*AIM OF THE TASK*: In the article below about humor in relationships, what percentage of women polled called a sense of humor a must-have quality in a romantic partner?

*TEXT PROVIDED*:
Last updateFri, 19 Jun 2020 7pm


Relationships Are a Laughing Matter

According to, the dating website polled 5,481 singles ages 21 and older that are not in a relationship on February 5. Fifty eight percent of women said that “has a sense of humor/makes me laugh” was a must-have quality in a romantic partner. Meanwhile 37 percent of men said that “has a sense of humor/makes me laugh” was a must-have quality in a romantic partner.

Dr. Gary Lewandowski, Chairman of the Psychology Department said that humor is well known as a positive trait for attracting potential mates, especially for men.

According to Lewandowski who has been married to his wife, whom he met in college, for 12 years, humor makes men more attractive to women. It can also tie to intelligence, he said.

Another positive of humor in college relationships, according to Lewandowski, is that it helps defuse arguments or disagreements. “In long term relationships, having a sense of humor is important. You can’t be right or perfect all the time so when you mess up, you have to be able to laugh at yourself,” said Lewandowski. He also said that humor helps people “takes things a little less serious.”

*INFORMATION SHOWN*:
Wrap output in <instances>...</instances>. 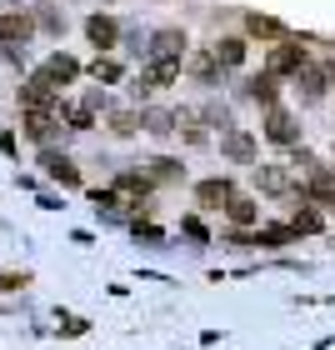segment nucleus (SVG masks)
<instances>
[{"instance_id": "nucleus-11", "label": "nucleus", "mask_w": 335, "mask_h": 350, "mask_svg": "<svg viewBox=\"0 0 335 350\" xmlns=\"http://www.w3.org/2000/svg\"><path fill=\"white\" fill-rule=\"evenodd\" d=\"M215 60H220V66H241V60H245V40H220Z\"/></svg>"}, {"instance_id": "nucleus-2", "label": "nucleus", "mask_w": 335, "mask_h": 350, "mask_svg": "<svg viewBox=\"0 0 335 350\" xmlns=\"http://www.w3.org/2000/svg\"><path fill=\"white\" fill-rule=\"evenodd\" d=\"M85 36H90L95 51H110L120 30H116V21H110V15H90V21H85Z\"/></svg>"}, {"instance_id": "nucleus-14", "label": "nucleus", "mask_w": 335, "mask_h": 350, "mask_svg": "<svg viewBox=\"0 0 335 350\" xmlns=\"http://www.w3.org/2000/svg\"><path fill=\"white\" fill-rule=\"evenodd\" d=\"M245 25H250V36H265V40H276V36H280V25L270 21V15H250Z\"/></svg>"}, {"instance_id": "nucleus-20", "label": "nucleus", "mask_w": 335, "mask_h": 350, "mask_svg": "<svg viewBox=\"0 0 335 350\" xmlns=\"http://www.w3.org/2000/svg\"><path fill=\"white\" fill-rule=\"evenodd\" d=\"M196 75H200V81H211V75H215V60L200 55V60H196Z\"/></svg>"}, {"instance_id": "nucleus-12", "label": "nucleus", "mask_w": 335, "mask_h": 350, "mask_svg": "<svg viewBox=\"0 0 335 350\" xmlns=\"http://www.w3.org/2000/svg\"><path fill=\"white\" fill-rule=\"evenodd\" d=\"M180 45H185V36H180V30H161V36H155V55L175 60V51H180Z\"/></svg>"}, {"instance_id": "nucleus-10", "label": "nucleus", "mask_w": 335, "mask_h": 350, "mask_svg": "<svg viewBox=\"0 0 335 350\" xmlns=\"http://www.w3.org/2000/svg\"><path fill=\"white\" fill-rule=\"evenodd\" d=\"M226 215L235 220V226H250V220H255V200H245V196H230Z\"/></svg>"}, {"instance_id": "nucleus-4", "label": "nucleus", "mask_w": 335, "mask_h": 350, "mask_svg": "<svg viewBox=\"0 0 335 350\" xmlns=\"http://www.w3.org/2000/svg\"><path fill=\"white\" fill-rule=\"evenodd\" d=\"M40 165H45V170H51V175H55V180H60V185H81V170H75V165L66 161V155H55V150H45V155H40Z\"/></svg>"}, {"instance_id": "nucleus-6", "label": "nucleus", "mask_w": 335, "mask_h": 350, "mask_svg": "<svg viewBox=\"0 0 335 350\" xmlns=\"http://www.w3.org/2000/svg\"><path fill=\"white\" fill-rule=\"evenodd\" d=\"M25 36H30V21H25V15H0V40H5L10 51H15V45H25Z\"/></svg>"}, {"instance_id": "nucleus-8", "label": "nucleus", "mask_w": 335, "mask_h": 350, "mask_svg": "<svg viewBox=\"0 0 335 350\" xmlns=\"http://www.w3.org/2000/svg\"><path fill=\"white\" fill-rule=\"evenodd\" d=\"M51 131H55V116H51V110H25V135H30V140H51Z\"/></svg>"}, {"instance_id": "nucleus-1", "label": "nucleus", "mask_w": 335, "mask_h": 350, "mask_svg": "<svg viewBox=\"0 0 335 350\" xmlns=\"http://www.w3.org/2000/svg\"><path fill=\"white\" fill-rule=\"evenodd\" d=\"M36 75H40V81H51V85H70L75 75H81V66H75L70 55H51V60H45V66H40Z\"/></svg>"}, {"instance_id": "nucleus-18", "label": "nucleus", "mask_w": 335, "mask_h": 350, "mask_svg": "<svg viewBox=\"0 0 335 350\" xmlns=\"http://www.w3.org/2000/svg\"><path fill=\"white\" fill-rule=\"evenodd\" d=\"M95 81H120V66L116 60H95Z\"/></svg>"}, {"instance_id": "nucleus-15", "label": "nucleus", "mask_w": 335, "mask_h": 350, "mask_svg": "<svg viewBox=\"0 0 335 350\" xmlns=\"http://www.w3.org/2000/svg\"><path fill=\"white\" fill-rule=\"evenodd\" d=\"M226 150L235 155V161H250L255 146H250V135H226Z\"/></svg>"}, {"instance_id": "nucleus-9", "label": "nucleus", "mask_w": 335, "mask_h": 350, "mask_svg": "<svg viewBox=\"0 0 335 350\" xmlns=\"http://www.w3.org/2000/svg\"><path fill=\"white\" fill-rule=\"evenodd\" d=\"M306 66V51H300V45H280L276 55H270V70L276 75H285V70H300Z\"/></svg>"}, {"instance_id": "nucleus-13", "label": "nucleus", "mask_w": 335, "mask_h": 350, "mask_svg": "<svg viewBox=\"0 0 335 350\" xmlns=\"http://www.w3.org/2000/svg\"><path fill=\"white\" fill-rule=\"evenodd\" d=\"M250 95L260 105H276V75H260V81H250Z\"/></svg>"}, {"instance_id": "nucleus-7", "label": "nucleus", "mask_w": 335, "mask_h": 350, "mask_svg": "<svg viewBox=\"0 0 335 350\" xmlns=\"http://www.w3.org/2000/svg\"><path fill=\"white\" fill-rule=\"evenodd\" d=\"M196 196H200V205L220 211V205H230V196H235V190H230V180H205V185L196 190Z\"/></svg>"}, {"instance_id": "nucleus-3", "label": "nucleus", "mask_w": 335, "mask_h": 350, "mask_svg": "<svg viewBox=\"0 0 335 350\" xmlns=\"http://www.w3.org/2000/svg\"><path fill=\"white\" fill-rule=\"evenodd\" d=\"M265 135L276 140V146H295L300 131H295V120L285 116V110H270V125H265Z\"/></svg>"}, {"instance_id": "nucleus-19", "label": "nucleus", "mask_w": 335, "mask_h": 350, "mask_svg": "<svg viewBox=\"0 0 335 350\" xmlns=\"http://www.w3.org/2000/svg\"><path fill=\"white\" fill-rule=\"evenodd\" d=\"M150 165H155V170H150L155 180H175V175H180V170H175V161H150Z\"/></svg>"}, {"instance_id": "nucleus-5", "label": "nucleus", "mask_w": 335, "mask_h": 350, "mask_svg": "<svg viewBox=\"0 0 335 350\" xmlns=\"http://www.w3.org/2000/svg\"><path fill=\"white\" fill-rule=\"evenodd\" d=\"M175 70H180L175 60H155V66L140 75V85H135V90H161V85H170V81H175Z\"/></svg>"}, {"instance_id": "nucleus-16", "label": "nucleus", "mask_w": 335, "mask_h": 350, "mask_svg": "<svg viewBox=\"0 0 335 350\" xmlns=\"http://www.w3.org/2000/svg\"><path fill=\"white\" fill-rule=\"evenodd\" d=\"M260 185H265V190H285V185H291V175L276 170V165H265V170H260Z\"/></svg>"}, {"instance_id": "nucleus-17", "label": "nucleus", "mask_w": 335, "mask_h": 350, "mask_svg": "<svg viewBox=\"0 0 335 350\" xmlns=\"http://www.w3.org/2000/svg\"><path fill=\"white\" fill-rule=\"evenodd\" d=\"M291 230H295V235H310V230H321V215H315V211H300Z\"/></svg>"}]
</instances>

*RESULT FOR THIS EXERCISE*: Fifty-eight percent